Sunday, June 2, 2013

What Is Hard Work?

I remain astounded how many people check into the hospital expecting to be on holiday. For my friends who have also been on wards for mental health, eating disorders, etc it is implied that you will be required to face fears by sharing them, getting feedback, and having the chance to be supportive to fellow soldiers in this trek down Recovery Road.

And it is no different on medical wards, the the surprise of some. When admitted to the hospital it is because something is very wrong and the goal is to correct the problem, with a follow-up as soon as possible with your primary doctor. Unless you are fortunate enough as I am, with your primary care physician being your attending and NOT having to be admitted under the hospitalist, what the outcomes and recommendations are could get lost in translation. Any goals could be swept under the rug. Any concerns can be avoided. You could come through the ER and up to the floor, and even after the hospitalist consults the primary, the hospitalist can do anything they please; which can be harmful in more ways than one.

A big one, and this has happened to ME, in fact, this issue has JUST BEEN RESOLVED -- narcotic overuse. I use a fentanyl patch, and since I build tolerance quickly to medications, post surgery was prescribed Dilaudid. Basically, as much Dilaudid as I wanted. Normally once my resistance has built up, the med can be discontinued cold turkey. This includes benzos like Valium and barbiturates like phenobarbitol. Even oxycodone.

But not Dilaudid.

Trying to come down off as much as 8-12mg every 4 hours was pretty much impossible. The Dilaudid was prescribed by the surgeon and kept ramping the dose up due to a secondary diagnosis which causes me to acclimate to medications in as little as a few days. Narcotics have a very short half-life. After two hours I was in wracking pain once more.
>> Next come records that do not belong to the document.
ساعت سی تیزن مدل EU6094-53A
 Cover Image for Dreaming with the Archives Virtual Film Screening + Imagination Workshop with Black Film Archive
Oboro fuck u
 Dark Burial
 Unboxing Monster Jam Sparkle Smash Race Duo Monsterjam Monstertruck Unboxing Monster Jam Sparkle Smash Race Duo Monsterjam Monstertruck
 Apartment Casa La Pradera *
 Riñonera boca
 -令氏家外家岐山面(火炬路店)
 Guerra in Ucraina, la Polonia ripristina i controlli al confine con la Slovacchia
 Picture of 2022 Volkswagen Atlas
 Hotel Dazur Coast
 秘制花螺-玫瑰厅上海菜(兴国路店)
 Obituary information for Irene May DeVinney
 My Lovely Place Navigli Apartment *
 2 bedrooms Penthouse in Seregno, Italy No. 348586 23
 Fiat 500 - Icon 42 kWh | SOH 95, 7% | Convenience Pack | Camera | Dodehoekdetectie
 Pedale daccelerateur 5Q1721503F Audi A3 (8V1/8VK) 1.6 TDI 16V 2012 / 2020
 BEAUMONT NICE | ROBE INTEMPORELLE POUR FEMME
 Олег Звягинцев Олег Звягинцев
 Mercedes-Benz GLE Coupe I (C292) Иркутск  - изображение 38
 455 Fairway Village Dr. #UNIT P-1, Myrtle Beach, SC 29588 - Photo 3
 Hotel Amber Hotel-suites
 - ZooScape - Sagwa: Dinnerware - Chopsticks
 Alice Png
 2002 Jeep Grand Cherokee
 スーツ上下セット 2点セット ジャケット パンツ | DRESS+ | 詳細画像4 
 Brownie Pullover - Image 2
Waiting six hours or cutting the dose myself proved torturous.

It took a doctor being kind by appearing kind of mean. No Dilaudid push. Switch to morphine, which is not nearly as strong. I was in delirium from the fever (104-105· temps...risking brain damage), so I really did not notice except for excruciating pain in my joints when coming to. As of yesterday that was discontinued. And I am uncomfortable. But not in agony and I know that once my body calms down, I will be 100% fine.

This as well as grueling PT sessions (attempting weight bearing on my feet, which I have trouble feeling) shortly after Cubicin was started to treat the staph growing on my Hickman and the bactremia (sepsis, basically). The vertigo was awful and my joints continue to ache deeply. Orthostatic intolerance complicated this as well. And of course, food trial number ten. And when I am discharged tomorrow, I am to honor my food allergies. There is quite the list, so cooking will be essential (as in, my affinity for muffins. Pre baked aren't usually free of all of my allergies and I cringe to pay $7 for four to six muffins). I am nowhere near making meals and will be very happy if I do eventually get to the point where it is  possible to be 100% not dependent on my J tube. The G will be here to stay regardless for venting. Which alleviates pressure, as preparing a dish free of multiple allergies going to be a really big adjustment.

The point I want to get across is that to take advantage of every service, therapy, and medical treatment that makes sense and not harmful to you. You know your self or your loved ones best of course...but why not branch out and take a chance? Maybe a few chances going as slowly as possible to make sure those goals are attainable. Work as hard as you can, as reaching the highest level of wellness possible is hard work. Always remember you may refuse any treatment, but be mindful of potential outcomes of that decision. Don't blame a doctor or hospital for choices made on your part.

One last thing: those who honestly believe a check into hospital is milking public money to pay for a mini vacation...re-read my post.